Dear members,
I just test transition from rocks cluster to qlustar.
one point is our tesla m2075 nodes wont boot with nvidia driver due to not supportet by ubuntou-focal-nvidea. <snip> [ 60.417821] NVRM: The NVIDIA Tesla M2075 GPU installed in this system is NVRM: supported through the NVIDIA 390.xx Legacy drivers. Please NVRM: visit http://www.nvidia.com/object/unix.html for more NVRM: information. The 470.74 NVIDIA driver will ignore NVRM: this GPU. Continuing probe... [ 60.418062] NVRM: No NVIDIA GPU found. [ 60.418406] nvidia-nvlink: Unregistered the Nvlink Core, major device number 245 [ 65.107363] nvidia-nvlink: Nvlink Core is being initialized, major device number 245
<snap> so how can i achieve this on head-node to assemble a new boot image with older driver ?

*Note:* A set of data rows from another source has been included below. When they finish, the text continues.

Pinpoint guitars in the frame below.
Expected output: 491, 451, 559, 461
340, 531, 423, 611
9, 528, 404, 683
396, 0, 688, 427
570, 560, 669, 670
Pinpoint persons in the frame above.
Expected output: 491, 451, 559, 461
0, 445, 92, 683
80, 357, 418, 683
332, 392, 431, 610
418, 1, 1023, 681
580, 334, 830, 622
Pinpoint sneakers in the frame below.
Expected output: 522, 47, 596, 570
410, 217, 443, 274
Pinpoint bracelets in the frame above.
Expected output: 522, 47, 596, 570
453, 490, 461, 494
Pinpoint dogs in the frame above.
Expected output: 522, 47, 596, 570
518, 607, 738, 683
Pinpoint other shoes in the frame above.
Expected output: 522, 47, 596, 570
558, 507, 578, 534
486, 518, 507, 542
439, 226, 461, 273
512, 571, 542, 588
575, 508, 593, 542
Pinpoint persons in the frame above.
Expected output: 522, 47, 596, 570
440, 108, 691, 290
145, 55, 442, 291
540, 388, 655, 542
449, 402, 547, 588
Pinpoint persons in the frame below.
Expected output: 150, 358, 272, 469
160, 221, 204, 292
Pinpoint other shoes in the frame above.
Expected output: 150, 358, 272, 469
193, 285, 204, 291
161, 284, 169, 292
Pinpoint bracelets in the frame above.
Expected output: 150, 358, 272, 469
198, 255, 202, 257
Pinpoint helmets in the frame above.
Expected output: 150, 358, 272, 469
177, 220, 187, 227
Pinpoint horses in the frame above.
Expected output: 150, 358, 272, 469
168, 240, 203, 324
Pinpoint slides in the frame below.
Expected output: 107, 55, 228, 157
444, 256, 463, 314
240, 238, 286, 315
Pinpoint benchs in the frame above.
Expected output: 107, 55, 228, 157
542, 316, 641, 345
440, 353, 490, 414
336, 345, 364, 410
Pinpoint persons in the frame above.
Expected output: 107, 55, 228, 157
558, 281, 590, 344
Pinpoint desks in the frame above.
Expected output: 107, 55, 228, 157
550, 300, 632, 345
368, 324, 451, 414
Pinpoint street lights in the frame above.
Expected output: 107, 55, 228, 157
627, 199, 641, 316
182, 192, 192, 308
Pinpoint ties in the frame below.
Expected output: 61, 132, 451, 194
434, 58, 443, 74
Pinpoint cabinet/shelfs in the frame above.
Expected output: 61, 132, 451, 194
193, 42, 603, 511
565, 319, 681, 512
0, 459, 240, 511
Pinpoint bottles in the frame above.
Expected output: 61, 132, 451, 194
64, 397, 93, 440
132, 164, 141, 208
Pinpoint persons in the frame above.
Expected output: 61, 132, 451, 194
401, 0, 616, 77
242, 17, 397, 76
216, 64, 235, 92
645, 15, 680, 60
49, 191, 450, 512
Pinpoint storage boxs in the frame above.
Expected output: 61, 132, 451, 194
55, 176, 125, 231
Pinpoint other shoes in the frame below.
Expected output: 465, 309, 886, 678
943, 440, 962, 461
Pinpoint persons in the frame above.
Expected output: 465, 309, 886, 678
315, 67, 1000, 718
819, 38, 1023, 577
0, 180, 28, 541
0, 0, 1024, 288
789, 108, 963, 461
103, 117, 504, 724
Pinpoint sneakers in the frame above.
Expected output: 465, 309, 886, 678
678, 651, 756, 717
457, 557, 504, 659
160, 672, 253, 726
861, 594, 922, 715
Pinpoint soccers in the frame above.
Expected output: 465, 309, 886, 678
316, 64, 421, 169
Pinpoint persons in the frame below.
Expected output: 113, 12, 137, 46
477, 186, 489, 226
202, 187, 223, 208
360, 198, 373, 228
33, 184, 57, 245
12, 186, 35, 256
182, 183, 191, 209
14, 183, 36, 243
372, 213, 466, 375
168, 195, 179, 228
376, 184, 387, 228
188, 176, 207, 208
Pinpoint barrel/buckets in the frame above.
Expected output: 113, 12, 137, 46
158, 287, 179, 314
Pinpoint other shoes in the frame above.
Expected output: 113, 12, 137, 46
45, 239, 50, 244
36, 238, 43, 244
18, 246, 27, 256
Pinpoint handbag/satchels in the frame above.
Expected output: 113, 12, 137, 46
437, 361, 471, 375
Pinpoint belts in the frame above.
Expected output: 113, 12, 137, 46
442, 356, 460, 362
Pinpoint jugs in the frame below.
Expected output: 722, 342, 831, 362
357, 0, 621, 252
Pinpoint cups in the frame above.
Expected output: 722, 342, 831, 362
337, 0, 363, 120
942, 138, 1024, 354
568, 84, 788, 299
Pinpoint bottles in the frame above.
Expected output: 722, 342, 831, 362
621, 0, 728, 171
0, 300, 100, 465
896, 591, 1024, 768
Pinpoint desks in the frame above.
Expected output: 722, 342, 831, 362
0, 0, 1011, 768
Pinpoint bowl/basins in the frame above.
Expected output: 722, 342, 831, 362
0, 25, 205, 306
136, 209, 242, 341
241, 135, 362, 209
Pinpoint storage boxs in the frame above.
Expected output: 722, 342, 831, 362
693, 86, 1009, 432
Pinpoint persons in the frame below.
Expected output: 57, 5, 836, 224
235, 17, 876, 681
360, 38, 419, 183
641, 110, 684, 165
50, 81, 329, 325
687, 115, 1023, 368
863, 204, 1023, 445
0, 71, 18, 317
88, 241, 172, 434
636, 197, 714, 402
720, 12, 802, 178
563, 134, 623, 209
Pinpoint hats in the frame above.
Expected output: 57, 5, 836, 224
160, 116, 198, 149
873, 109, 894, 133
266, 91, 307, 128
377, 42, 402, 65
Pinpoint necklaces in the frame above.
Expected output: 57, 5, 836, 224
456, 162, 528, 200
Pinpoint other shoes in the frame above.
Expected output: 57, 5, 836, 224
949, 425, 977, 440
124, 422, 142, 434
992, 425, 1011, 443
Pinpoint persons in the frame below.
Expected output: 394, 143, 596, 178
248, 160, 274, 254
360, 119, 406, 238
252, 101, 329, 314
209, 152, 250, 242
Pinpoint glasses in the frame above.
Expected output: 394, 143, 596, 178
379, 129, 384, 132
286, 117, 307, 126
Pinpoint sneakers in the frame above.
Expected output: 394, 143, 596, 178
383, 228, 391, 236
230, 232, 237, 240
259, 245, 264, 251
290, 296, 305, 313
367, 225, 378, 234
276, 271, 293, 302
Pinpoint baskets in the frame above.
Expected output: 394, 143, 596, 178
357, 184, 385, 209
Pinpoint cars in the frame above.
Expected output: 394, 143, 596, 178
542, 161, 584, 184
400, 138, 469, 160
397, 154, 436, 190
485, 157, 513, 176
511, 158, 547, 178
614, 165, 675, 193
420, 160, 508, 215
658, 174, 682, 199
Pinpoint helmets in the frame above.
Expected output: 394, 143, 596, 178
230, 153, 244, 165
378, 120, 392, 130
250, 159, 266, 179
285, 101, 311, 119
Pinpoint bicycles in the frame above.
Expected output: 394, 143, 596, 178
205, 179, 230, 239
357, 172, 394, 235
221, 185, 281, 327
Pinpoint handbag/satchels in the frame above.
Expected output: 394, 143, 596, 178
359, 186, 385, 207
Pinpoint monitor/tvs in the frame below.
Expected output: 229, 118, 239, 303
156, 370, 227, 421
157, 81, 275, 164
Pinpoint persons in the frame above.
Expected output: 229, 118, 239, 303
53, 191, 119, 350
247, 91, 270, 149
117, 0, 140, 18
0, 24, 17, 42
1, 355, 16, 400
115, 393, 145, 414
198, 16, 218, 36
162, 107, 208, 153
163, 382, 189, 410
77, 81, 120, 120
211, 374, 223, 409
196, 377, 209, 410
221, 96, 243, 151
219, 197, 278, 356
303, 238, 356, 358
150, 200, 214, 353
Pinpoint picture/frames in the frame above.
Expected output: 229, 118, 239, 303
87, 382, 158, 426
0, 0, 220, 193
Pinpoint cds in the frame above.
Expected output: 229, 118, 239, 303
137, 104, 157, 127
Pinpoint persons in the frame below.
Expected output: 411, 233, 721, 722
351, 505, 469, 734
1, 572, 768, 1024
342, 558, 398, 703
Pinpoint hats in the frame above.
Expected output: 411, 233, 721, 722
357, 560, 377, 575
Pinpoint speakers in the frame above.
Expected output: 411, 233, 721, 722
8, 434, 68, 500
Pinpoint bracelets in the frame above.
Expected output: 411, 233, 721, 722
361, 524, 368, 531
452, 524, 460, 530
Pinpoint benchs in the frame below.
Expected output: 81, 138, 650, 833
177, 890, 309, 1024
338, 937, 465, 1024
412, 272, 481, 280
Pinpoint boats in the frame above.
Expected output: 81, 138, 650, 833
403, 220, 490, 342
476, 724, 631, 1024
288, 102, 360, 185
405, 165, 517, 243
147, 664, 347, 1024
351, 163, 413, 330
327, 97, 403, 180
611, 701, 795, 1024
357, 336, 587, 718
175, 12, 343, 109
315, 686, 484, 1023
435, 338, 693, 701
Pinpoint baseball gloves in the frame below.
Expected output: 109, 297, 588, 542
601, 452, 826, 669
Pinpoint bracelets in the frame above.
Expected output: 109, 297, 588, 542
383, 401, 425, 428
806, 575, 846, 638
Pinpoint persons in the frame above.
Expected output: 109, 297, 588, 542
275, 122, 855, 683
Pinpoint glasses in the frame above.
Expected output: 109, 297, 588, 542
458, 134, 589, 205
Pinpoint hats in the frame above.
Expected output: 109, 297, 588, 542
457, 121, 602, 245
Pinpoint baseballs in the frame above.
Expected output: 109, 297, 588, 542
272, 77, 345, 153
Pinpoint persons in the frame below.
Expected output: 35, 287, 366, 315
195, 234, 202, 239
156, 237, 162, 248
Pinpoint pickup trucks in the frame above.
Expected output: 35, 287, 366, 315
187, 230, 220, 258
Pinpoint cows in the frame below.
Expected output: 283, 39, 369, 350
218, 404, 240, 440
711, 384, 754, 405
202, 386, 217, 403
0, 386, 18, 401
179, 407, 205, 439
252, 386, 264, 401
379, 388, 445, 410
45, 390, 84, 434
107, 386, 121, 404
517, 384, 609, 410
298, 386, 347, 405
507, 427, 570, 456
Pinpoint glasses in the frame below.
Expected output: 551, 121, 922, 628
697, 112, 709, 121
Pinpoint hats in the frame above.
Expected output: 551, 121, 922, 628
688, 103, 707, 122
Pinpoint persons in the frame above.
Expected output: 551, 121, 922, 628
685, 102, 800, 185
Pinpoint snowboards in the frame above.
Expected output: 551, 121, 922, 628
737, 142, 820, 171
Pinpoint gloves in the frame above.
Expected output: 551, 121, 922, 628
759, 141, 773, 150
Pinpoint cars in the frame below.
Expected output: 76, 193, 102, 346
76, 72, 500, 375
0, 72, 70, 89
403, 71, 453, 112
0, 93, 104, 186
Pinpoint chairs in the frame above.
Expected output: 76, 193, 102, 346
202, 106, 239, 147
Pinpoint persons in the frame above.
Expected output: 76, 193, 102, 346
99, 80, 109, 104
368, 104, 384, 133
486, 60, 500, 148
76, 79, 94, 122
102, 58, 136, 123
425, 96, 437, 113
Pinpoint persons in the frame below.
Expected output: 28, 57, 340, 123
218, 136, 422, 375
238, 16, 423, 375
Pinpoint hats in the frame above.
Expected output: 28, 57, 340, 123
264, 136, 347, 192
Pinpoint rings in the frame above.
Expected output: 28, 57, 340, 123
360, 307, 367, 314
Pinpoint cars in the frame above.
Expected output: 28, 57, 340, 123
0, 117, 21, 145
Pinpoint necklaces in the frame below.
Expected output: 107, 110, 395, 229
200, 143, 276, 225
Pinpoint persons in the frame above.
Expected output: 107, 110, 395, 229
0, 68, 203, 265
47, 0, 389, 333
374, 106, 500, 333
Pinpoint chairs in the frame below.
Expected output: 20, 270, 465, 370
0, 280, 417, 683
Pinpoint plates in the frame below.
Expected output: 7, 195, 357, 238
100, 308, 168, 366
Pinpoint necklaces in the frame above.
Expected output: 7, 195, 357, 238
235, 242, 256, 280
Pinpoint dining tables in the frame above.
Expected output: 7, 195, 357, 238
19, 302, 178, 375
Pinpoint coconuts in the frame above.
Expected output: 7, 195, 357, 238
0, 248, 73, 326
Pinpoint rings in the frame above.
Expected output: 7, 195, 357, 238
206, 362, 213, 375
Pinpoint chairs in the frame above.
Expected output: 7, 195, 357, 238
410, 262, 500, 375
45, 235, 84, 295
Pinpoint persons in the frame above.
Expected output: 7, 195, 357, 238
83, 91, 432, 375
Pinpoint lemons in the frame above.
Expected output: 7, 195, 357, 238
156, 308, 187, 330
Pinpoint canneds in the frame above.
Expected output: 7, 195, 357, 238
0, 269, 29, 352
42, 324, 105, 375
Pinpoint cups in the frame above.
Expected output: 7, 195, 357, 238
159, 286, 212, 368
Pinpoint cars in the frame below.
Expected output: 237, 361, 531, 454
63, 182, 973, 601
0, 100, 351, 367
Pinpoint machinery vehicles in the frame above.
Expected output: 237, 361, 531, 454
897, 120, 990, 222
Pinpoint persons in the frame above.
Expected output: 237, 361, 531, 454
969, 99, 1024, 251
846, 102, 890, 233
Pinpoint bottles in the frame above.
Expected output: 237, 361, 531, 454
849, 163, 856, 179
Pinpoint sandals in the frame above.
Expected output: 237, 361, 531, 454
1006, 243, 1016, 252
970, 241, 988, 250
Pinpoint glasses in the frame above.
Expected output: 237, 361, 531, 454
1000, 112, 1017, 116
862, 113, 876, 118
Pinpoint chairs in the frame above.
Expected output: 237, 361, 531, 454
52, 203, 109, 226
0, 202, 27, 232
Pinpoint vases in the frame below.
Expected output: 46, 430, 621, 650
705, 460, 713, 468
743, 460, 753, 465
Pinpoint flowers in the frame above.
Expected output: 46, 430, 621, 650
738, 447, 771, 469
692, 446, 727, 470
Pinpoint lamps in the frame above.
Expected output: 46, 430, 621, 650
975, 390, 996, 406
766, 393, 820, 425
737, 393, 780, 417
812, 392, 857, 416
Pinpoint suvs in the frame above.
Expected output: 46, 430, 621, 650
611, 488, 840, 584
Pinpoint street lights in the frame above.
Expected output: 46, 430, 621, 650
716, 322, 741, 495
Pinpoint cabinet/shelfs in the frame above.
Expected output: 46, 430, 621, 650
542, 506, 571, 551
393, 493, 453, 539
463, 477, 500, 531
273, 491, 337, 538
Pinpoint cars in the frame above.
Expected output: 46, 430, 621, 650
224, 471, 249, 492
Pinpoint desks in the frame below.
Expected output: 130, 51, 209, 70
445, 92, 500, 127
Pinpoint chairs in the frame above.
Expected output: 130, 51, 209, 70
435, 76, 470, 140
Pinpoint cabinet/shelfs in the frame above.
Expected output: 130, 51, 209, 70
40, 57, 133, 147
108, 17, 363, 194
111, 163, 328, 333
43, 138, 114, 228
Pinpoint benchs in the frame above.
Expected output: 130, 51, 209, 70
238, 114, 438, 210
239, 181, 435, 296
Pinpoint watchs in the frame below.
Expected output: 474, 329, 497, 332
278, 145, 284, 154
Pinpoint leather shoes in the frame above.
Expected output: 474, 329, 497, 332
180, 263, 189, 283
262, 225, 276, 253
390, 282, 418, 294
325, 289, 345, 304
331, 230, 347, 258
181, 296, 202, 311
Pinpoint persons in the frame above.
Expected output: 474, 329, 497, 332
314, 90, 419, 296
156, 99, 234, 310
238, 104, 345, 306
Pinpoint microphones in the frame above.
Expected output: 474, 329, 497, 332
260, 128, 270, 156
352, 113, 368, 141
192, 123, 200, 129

fail with this one: NVIDIA-Linux-x86_64-352.79.run
nvidia-installer log file '/var/log/nvidia-installer.log' creation time: Sun Feb 20 13:33:54 2022 installer version: 352.79
PATH: /usr/local/sbin:/usr/local/bin:/usr/sbin:/usr/bin:/sbin:/bin:/usr/games:/usr/local/games:/snap/bin
nvidia-installer command line: ./nvidia-installer
Unable to load: nvidia-installer ncurses user interface
Using built-in stream user interface -> Detected 4 CPUs online; setting concurrency level to 4. WARNING: You do not appear to have an NVIDIA GPU supported by the 352.79 NVIDIA Linux graphics driver installed in this system. For further details, please see the appendix SUPPORTED NVIDIA GRAPHICS CHIPS in the README available on the Linux driver download page at www.nvidia.com. -> License accepted. -> Installing NVIDIA driver version 352.79. -> Performing CC sanity check with CC="/usr/bin/cc". -> Kernel source path: '/lib/modules/5.4.167-ql-generic-12.0-13/build' -> Kernel output path: '/lib/modules/5.4.167-ql-generic-12.0-13/build' -> Performing rivafb check. -> Performing nvidiafb check. -> Performing Xen check. -> Performing PREEMPT_RT check. -> Cleaning kernel module build directory. executing: 'cd ./kernel; /usr/bin/make clean'... -> Building NVIDIA kernel module: executing: 'cd ./kernel; /usr/bin/make module SYSSRC=/lib/modules/5.4.167-ql-generic-12.0-13/build SYSOUT=/lib/modules/5.4.167-ql-generic-12.0-13/build -j4 NV_BUILD_MODULE_INSTANCES='... NVIDIA: calling KBUILD... make[1]: Entering directory '/usr/src/linux-headers-5.4.167-ql-generic-12.0-13' /usr/bin/make -f ./Makefile syncconfig /usr/bin/make -f ./scripts/Makefile.build obj=scripts/basic rm -f .tmp_quiet_recordmcount /usr/bin/make -f ./scripts/Makefile.build obj=scripts/kconfig syncconfig scripts/kconfig/conf --syncconfig Kconfig Kconfig:34: can't open file "Documentation/Kconfig" make[3]: *** [scripts/kconfig/Makefile:73: syncconfig] Error 1 make[2]: *** [Makefile:590: syncconfig] Error 2 make[1]: *** [Makefile:696: include/config/auto.conf.cmd] Error 2 make[1]: Leaving directory '/usr/src/linux-headers-5.4.167-ql-generic-12.0-13' NVIDIA: left KBUILD. nvidia.ko failed to build! make: *** [nvidia-modules-common.mk:245: module] Error 1 -> Error. ERROR: Unable to build the NVIDIA kernel module. ERROR: Installation has failed. Please see the file '/var/log/nvidia-installer.log' for details. You may find suggestions on fixing installation problems in the README available on the Linux driver download page at www.nvidia.com.